The hitching and framerate drops were very apparent any time an enemy died and with the fly swarm and grab attack from the vampire sisters. If you did not encounter these issues while playing, you were most definitely an exception to the rule here. The claims that the cracked version performed better than the official release came from a number of channels.

Most recently, Digital Foundry did their own investigation into the claims. You can see that video below. The short of it is that yes, the cracked version eliminated the hitching and framerate drops. It did so by bypassing the DRM checks or outright removing certain attacks that would trigger DRM checks, such as the grab move by the sisters.


Denuvo claims that their DRM has nothing to do with the performance issues in Resident Evil Village.

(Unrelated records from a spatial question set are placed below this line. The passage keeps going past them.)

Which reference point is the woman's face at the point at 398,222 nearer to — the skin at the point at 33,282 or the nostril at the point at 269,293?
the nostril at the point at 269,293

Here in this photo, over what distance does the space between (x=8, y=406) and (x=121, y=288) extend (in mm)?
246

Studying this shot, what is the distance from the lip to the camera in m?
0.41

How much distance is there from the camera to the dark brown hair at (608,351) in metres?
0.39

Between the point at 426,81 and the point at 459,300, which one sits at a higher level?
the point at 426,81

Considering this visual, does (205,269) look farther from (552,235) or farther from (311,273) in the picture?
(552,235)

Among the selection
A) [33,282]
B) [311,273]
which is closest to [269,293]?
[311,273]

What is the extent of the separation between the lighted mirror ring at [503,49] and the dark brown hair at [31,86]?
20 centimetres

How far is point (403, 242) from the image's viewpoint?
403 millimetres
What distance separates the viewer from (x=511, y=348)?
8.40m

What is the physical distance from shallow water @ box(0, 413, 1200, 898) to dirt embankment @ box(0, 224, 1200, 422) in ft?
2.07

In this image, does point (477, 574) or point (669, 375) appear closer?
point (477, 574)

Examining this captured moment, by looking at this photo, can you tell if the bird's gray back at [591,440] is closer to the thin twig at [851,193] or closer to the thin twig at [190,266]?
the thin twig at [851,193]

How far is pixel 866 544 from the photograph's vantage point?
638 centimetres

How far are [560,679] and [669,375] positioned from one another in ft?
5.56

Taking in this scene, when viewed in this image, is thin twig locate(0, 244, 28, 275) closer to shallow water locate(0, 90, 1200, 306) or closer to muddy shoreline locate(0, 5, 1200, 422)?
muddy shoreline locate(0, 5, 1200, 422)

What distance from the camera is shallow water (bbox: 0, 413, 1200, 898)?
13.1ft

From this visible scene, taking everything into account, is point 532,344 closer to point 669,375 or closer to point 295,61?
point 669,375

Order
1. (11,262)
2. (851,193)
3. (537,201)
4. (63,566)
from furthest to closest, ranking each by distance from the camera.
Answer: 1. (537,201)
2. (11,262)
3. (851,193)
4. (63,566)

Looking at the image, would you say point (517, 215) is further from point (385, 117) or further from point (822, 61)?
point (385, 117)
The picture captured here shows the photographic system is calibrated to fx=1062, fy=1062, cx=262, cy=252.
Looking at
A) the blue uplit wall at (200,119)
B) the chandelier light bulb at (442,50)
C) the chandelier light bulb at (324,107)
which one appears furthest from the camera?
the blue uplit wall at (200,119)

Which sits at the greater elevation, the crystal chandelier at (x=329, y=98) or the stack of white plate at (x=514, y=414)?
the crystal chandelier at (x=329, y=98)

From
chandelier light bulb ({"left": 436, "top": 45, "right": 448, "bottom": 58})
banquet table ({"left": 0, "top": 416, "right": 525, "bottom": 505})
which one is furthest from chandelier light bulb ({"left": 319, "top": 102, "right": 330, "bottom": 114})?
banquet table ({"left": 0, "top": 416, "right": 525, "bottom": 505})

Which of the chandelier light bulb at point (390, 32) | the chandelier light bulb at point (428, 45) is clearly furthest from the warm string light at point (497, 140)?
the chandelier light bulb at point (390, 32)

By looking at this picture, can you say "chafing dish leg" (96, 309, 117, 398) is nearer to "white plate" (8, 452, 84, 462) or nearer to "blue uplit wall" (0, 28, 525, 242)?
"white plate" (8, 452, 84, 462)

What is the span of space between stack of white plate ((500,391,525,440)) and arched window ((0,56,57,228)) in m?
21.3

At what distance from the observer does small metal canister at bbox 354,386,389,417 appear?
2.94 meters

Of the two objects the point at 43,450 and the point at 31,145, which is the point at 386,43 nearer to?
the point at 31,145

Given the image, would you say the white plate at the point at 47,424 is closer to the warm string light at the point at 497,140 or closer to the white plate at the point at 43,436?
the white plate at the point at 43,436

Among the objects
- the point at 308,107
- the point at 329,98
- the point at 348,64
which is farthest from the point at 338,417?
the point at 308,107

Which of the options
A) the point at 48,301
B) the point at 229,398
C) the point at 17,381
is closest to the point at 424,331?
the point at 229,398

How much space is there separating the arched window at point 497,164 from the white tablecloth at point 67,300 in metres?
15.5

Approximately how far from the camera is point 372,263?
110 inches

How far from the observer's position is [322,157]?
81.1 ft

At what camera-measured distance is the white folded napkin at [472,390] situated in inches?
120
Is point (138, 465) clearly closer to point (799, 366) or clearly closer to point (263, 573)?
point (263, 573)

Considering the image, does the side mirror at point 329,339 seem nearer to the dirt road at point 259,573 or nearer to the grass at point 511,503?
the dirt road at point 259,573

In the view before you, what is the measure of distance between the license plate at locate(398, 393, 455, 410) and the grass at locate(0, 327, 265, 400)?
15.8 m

"At Denuvo, we understand that an uninterrupted gaming experience is key, after all we're gamers too. With respect to the recent piracy and tampering of Resident Evil Village, we have run multiple tests on multiple machines and there is no difference in game experience on the legitimate version protected with Denuvo Anti-Tamper, versus the unprotected version without Denuvo Anti-Tamper. We cannot comment specifically on the Capcom implementations as they are unrelated to Denuvo's solution."
If true, this means that Capcom's implementation of their own DRM is to blame. Fortunately, Capcom says that they will be releasing a patch that addresses the performance issues common with the PC release of the game.

"The team are working on a patch to address PC performance issues, it should be available soon - we'll have more details shortly."
These performance issues were discovered by players the moment the game was released. They have been widely documented, including in Digital Foundry's initial report on the PC version of the game from May. So, what has taken Capcom so long to address the issue, or say that they're going to address the issue? The timing seems really suspect and almost seems to us like the release of the cracked version of the game is acting as the catalyst for this patch promise.